* [Source excerpt]

Dec 18, 2023

Hell or Helium? A Crack in the World!

Be afraid. Be marginally afraid…

By Ed Goldman

For years we’ve been told that our core values are shrinking. But CNN is reporting it’s much worse than that: the earth’s core may be leaking! 

“Scientists have detected a surprising amount of a rare version of helium, called helium-3, in volcanic rocks on Canada’s Baffin Island, lending support to the theory that the noble gas is leaking from Earth’s core — and has been for millennia,” reports The Most Trusted Name in News (reported by CNN).

Edgy Cartoon

Rising concerns

While the story doesn’t overtly state that all of us will be burned alive, at least before the Superbowl—in fact, about 20 paragraphs in, it quotes a scientist as saying, “Helium leaking from Earth’s core doesn’t affect our planet or have any negative implications”—it doesn’t rule out that when we all start breathing the helium being leaked we’ll sound like a convention of ducklings.  

Accordingly, since this is The Most Trusted Column at This Website, here’s a hasty 20-point Action Plan for you in response to the threat of either possible doom (if you didn’t read the entire article) or helium-induced cacophonous quacking:

  1. Pay only the minimums on your credit card bills.

* [Problem 1] Copy out the rows from the line with "How far from" through the last row, keeping both ends. Leave the pictures out of your copy.

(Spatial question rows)
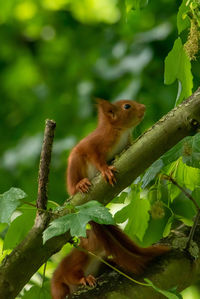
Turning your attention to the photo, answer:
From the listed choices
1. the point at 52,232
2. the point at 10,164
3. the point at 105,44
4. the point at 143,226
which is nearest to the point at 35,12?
the point at 105,44

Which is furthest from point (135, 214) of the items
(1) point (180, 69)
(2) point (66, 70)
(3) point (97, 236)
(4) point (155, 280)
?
(2) point (66, 70)

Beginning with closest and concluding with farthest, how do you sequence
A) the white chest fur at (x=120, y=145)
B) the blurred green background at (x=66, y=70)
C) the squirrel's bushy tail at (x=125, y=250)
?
the squirrel's bushy tail at (x=125, y=250)
the white chest fur at (x=120, y=145)
the blurred green background at (x=66, y=70)

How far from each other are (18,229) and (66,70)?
3370mm

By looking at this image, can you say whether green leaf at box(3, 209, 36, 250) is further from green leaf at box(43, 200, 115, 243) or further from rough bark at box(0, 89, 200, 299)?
green leaf at box(43, 200, 115, 243)

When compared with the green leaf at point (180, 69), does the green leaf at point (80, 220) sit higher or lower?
lower

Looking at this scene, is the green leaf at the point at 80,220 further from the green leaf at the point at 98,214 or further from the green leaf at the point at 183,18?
the green leaf at the point at 183,18

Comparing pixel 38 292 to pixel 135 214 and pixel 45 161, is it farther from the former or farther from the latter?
pixel 45 161

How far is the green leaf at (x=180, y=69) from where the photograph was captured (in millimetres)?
1937

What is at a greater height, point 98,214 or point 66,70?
point 66,70

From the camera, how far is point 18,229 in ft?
6.71

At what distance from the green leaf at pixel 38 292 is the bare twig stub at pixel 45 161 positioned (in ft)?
1.43

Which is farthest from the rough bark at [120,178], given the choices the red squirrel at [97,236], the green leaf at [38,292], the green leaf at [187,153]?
the green leaf at [38,292]

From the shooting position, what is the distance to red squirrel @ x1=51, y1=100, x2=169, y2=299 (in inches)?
→ 76.9

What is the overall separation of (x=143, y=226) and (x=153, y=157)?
1.62 ft
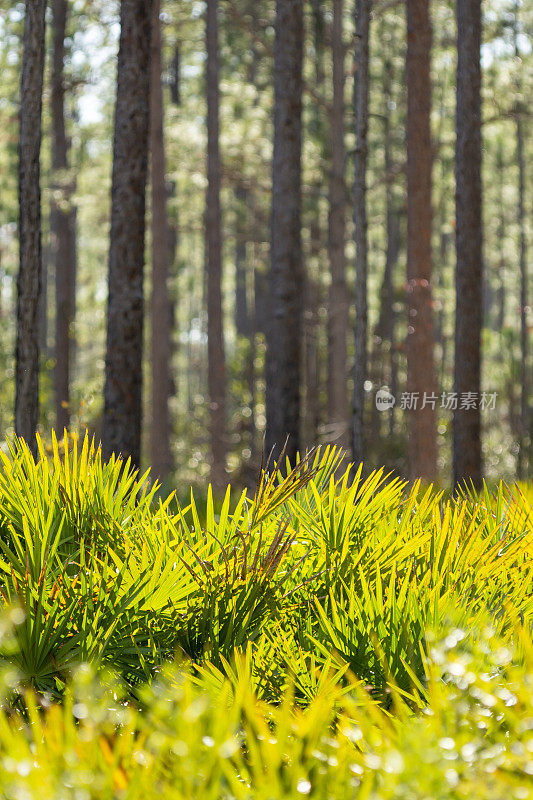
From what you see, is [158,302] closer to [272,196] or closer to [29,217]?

* [Problem 2] List every hyphenated term in the helium column.

* [Full output 1]
How far from each other are (18,229) and (66,70)?
3370mm

By looking at this image, can you say whether green leaf at box(3, 209, 36, 250) is further from green leaf at box(43, 200, 115, 243) or further from rough bark at box(0, 89, 200, 299)?
green leaf at box(43, 200, 115, 243)

When compared with the green leaf at point (180, 69), does the green leaf at point (80, 220) sit higher or lower?
lower

Looking at this scene, is the green leaf at the point at 80,220 further from the green leaf at the point at 98,214 or further from the green leaf at the point at 183,18?
the green leaf at the point at 183,18

Comparing pixel 38 292 to pixel 135 214 and pixel 45 161, is it farther from the former or farther from the latter?
pixel 45 161

How far is the green leaf at (x=180, y=69) from where the photograph was captured (in millimetres)?
1937

What is at a greater height, point 98,214 or point 66,70?
point 66,70

From the camera, how far is point 18,229 in ft?
6.71

At what distance from the green leaf at pixel 38 292 is the bare twig stub at pixel 45 161 positioned (in ft)?
1.43

Which is farthest from the rough bark at [120,178], given the choices the red squirrel at [97,236], the green leaf at [38,292], the green leaf at [187,153]?
the green leaf at [38,292]

From the shooting position, what is the distance to red squirrel @ x1=51, y1=100, x2=169, y2=299 (in inches)?
→ 76.9

What is the overall separation of (x=143, y=226) and (x=153, y=157)?
1.62 ft
From what you see, is [158,302] closer to [272,196] or closer to [29,217]?

* [Full output 2]
helium-3
20-point
helium-induced